Le Conseil européen devrait « bien réfléchir » avant de retirer l'unanimité, dit Michel

Milos Schmidt

Le Conseil européen devrait « bien réfléchir » avant de retirer l’unanimité, dit Michel

L’ancien président du Conseil européen, Charles Michel, a déclaré à L’Observatoire de l’Europe que certains dirigeants de l’UE « se cachaient derrière » Viktor Orbán, les exhortant à « lutter contre les abus du droit de veto ».

L’ancien président du Conseil européen, Charles Michel, a appelé à la prudence quant à toute tentative visant à supprimer l’unanimité dans la prise de décision de l’UE, avertissant que le bloc devrait « réfléchir attentivement » avant d’édulcorer les pouvoirs de veto nationaux.

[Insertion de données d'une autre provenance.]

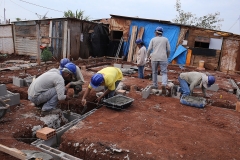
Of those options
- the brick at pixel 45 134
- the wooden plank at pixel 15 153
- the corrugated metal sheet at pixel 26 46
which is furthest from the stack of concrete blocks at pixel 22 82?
Result: the corrugated metal sheet at pixel 26 46

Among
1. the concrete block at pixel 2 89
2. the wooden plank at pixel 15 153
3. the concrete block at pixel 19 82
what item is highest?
the concrete block at pixel 2 89

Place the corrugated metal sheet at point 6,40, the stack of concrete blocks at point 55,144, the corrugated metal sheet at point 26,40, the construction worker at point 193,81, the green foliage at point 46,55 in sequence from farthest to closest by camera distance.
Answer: the corrugated metal sheet at point 6,40 → the corrugated metal sheet at point 26,40 → the green foliage at point 46,55 → the construction worker at point 193,81 → the stack of concrete blocks at point 55,144

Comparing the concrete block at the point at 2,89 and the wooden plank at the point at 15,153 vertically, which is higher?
the concrete block at the point at 2,89

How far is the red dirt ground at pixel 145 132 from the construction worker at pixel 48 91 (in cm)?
39

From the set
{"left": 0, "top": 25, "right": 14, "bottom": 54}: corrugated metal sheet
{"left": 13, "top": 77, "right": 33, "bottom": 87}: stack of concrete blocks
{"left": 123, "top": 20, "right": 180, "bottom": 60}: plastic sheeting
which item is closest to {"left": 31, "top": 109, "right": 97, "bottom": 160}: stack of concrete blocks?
{"left": 13, "top": 77, "right": 33, "bottom": 87}: stack of concrete blocks

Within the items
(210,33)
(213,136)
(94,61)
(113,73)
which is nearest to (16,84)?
(113,73)

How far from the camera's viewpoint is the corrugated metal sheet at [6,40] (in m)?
13.9

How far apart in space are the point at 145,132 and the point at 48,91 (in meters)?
2.09

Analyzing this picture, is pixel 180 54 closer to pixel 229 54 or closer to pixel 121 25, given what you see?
pixel 229 54

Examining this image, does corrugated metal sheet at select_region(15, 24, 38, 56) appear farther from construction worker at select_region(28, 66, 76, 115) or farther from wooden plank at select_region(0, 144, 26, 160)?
wooden plank at select_region(0, 144, 26, 160)

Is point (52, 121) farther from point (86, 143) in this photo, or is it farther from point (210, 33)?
point (210, 33)

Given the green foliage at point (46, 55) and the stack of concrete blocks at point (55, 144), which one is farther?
the green foliage at point (46, 55)

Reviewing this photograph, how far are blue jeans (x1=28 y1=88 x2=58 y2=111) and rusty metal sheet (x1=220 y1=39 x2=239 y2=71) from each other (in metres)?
11.2

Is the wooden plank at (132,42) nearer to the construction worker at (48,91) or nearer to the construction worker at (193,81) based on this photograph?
the construction worker at (193,81)
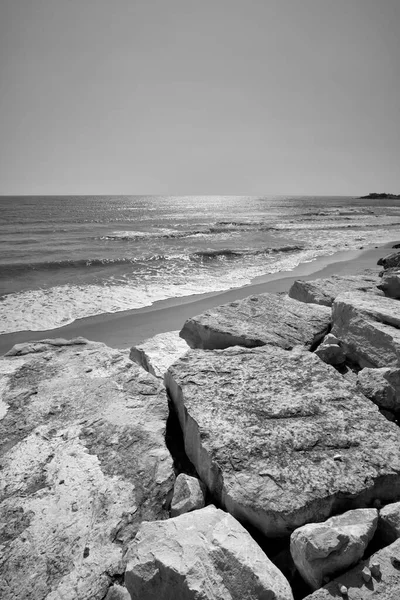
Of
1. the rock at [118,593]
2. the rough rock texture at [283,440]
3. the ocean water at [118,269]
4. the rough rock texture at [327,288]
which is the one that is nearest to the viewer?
the rock at [118,593]

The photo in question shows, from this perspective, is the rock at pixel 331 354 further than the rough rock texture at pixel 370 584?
Yes

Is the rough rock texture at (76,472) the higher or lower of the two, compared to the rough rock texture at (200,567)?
lower

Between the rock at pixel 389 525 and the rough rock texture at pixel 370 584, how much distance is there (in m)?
0.12

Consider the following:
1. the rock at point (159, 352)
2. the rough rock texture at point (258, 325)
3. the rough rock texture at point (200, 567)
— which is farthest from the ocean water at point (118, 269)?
the rough rock texture at point (200, 567)

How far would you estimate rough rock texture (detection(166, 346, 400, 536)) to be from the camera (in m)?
1.68

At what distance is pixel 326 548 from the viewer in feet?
4.44

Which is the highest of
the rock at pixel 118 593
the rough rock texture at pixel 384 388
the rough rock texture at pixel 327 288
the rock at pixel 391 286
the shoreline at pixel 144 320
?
the rock at pixel 391 286

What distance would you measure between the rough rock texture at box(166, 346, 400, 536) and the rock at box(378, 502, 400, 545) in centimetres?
15

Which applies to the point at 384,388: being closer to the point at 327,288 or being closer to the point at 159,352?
the point at 159,352

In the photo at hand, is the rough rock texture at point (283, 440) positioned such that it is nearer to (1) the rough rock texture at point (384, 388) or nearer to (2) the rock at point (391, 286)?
(1) the rough rock texture at point (384, 388)

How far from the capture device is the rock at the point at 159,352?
325cm

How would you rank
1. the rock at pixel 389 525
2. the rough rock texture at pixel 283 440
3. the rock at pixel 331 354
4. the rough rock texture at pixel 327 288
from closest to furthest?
the rock at pixel 389 525 < the rough rock texture at pixel 283 440 < the rock at pixel 331 354 < the rough rock texture at pixel 327 288

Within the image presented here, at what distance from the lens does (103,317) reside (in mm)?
6945

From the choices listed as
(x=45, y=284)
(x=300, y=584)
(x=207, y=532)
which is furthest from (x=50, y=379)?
(x=45, y=284)
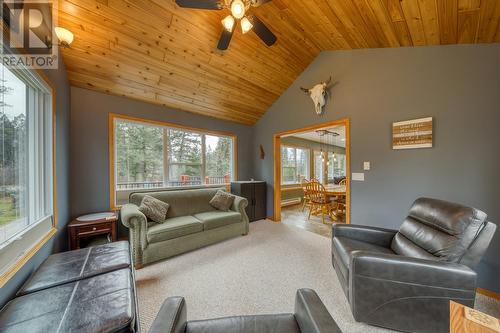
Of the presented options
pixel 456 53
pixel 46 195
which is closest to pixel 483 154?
pixel 456 53

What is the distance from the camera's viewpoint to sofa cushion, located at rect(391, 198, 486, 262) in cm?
137

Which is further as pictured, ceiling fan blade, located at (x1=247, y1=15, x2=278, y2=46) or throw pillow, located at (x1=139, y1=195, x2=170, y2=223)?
throw pillow, located at (x1=139, y1=195, x2=170, y2=223)

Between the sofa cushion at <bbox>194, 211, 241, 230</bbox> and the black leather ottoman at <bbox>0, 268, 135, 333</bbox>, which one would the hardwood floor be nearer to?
the sofa cushion at <bbox>194, 211, 241, 230</bbox>

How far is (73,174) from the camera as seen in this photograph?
104 inches

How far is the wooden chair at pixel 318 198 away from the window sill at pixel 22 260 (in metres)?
4.43

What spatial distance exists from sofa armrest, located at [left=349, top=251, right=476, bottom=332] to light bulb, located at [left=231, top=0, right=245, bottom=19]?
235cm

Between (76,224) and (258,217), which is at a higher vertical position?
(76,224)

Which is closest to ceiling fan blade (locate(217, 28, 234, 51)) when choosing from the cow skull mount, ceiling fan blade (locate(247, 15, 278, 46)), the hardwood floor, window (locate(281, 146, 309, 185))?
ceiling fan blade (locate(247, 15, 278, 46))

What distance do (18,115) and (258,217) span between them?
12.6 feet

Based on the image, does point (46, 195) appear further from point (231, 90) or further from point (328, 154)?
point (328, 154)

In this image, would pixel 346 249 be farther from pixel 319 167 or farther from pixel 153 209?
pixel 319 167

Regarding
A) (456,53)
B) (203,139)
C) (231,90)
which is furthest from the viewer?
(203,139)

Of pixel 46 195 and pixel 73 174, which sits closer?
pixel 46 195

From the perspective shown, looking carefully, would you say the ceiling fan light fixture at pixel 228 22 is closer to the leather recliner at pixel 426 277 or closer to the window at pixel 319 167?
the leather recliner at pixel 426 277
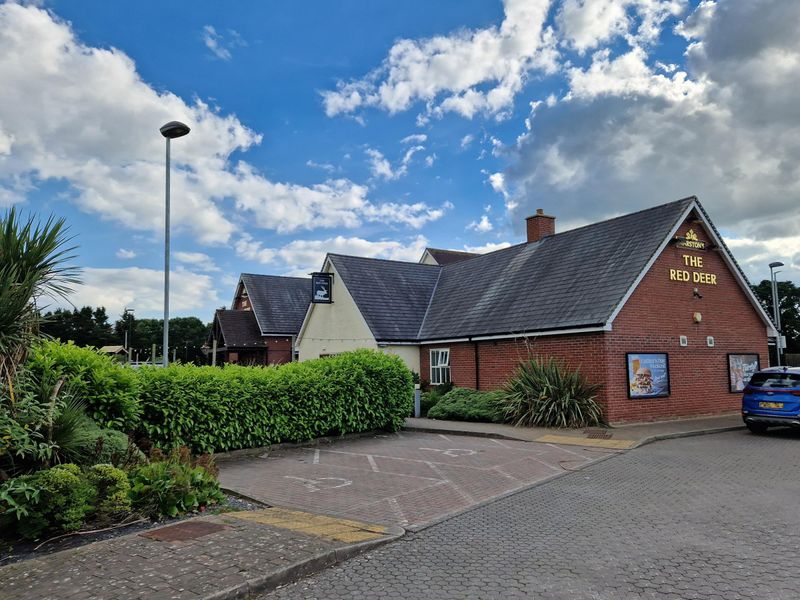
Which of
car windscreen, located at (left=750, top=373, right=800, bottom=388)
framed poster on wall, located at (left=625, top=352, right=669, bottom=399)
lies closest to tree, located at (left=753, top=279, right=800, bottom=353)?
framed poster on wall, located at (left=625, top=352, right=669, bottom=399)

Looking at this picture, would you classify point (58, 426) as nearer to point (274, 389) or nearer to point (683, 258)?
point (274, 389)

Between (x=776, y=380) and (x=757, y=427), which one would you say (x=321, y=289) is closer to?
(x=757, y=427)

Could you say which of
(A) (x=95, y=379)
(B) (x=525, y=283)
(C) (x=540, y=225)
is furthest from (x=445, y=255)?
(A) (x=95, y=379)

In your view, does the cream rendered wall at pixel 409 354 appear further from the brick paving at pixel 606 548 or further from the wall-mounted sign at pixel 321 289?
the brick paving at pixel 606 548

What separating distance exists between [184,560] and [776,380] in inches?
565

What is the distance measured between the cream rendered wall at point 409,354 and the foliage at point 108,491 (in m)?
16.6

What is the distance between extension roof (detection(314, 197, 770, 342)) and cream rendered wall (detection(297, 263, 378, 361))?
493mm

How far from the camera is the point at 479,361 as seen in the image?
2044cm

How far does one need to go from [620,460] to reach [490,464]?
2.54 metres

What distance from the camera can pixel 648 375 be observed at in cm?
1673

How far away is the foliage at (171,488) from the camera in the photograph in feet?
22.3

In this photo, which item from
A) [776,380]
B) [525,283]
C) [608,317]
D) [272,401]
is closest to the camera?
[272,401]

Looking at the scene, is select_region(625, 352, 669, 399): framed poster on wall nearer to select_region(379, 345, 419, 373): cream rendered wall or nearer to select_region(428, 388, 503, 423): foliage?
select_region(428, 388, 503, 423): foliage

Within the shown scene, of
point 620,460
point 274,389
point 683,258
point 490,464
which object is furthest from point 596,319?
point 274,389
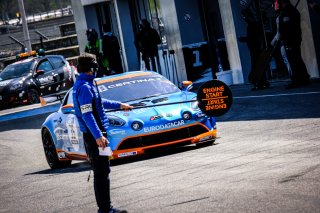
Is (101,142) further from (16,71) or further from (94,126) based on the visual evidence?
(16,71)

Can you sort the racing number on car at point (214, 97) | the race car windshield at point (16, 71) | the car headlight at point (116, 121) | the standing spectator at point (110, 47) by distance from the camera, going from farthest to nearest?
the race car windshield at point (16, 71)
the standing spectator at point (110, 47)
the car headlight at point (116, 121)
the racing number on car at point (214, 97)

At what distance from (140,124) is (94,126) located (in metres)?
4.07

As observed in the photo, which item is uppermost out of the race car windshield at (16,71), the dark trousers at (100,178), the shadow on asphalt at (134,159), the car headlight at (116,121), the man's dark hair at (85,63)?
the race car windshield at (16,71)

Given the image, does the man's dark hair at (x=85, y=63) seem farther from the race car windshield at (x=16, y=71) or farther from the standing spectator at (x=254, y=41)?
the race car windshield at (x=16, y=71)

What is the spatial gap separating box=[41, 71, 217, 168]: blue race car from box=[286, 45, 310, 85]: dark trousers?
16.8ft

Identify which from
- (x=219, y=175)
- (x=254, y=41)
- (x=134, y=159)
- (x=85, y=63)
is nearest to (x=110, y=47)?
(x=254, y=41)

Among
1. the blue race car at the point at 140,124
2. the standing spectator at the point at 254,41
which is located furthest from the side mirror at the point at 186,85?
the standing spectator at the point at 254,41

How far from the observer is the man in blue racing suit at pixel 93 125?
7629 mm

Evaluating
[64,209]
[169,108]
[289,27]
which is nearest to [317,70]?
[289,27]

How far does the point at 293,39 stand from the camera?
1792cm

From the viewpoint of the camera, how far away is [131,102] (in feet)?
41.5

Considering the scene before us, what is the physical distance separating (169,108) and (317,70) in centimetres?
806

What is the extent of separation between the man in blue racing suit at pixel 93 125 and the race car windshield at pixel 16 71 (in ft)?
77.7

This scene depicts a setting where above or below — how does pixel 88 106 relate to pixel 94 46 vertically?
below
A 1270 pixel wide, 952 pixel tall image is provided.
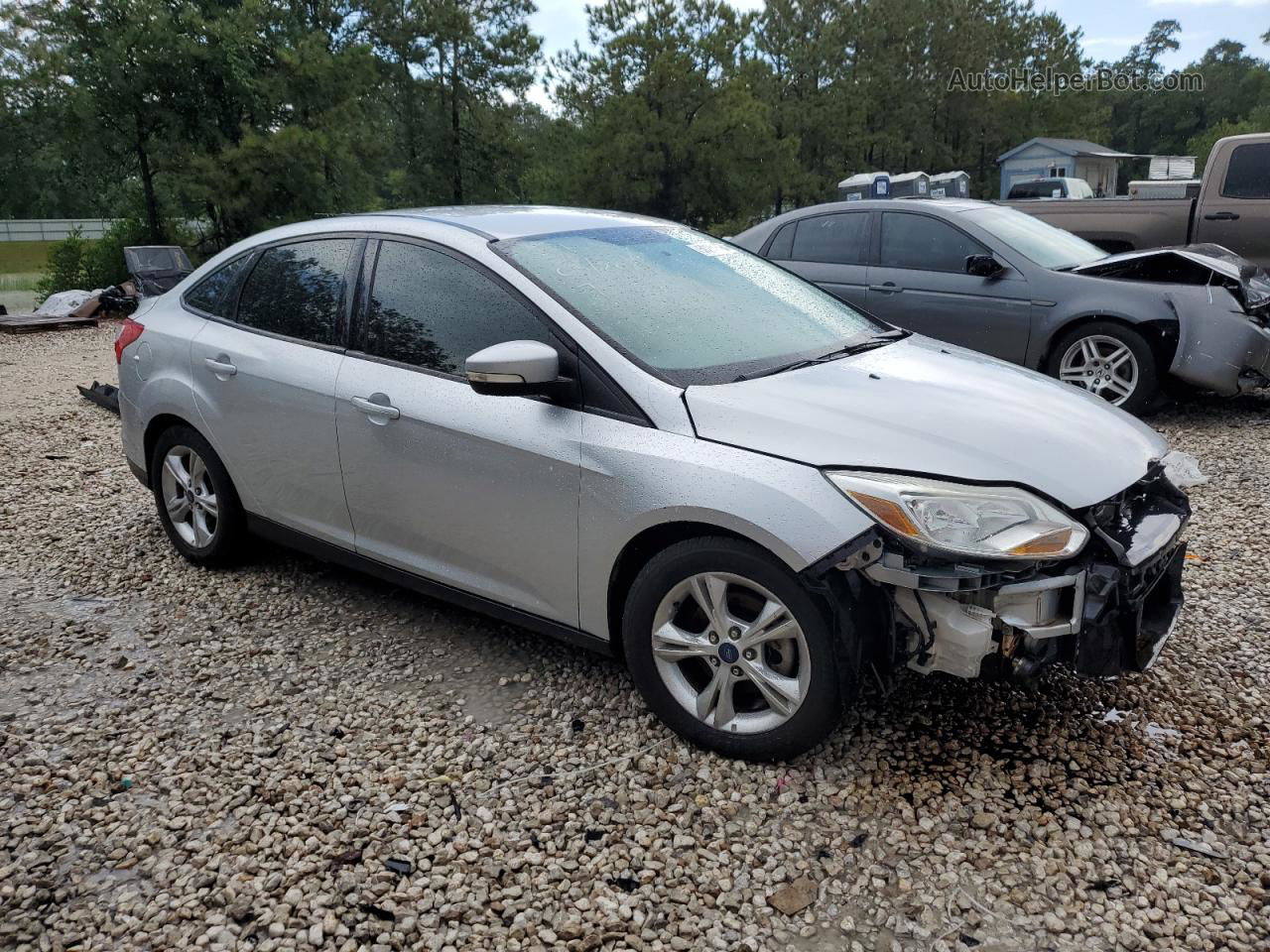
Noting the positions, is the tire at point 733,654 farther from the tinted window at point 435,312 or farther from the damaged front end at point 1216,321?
the damaged front end at point 1216,321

Michel, qui a dirigé le Conseil européen de 2019 à 2024, a déclaré que le « rêve européen » dépend de la convention collective entre les 27 États membres.

« Ce qui est frustrant pour tous ceux comme moi qui sont absolument convaincus que ce projet est plus que jamais nécessaire, le projet européen… Nous savons ce que nous devons faire, nous savons exactement ce que nous devons faire », a-t-il déclaré.

« Ils constatent qu’il y a toujours de bonnes raisons de tergiverser. Il y a toujours de bonnes raisons de perdre du temps, et c’est regrettable. »

À la question de savoir si la récente défaite électorale d’Orbán en Hongrie pourrait améliorer la cohésion de l’UE, Michel a déclaré qu’il espérait que les prochaines réunions du Conseil européen seraient « plus unies », mais a suggéré que la sortie ne conduirait pas à plus de cohésion.

« Certains au Conseil européen se cachaient derrière Viktor Orbán », a-t-il déclaré, ajoutant que certains dirigeants partageaient des éléments de sa position politique, notamment sur l’Ukraine. Mais il a ajouté que « nous devrions bien réfléchir » avant de prendre la décision de ne plus recourir à l’unanimité.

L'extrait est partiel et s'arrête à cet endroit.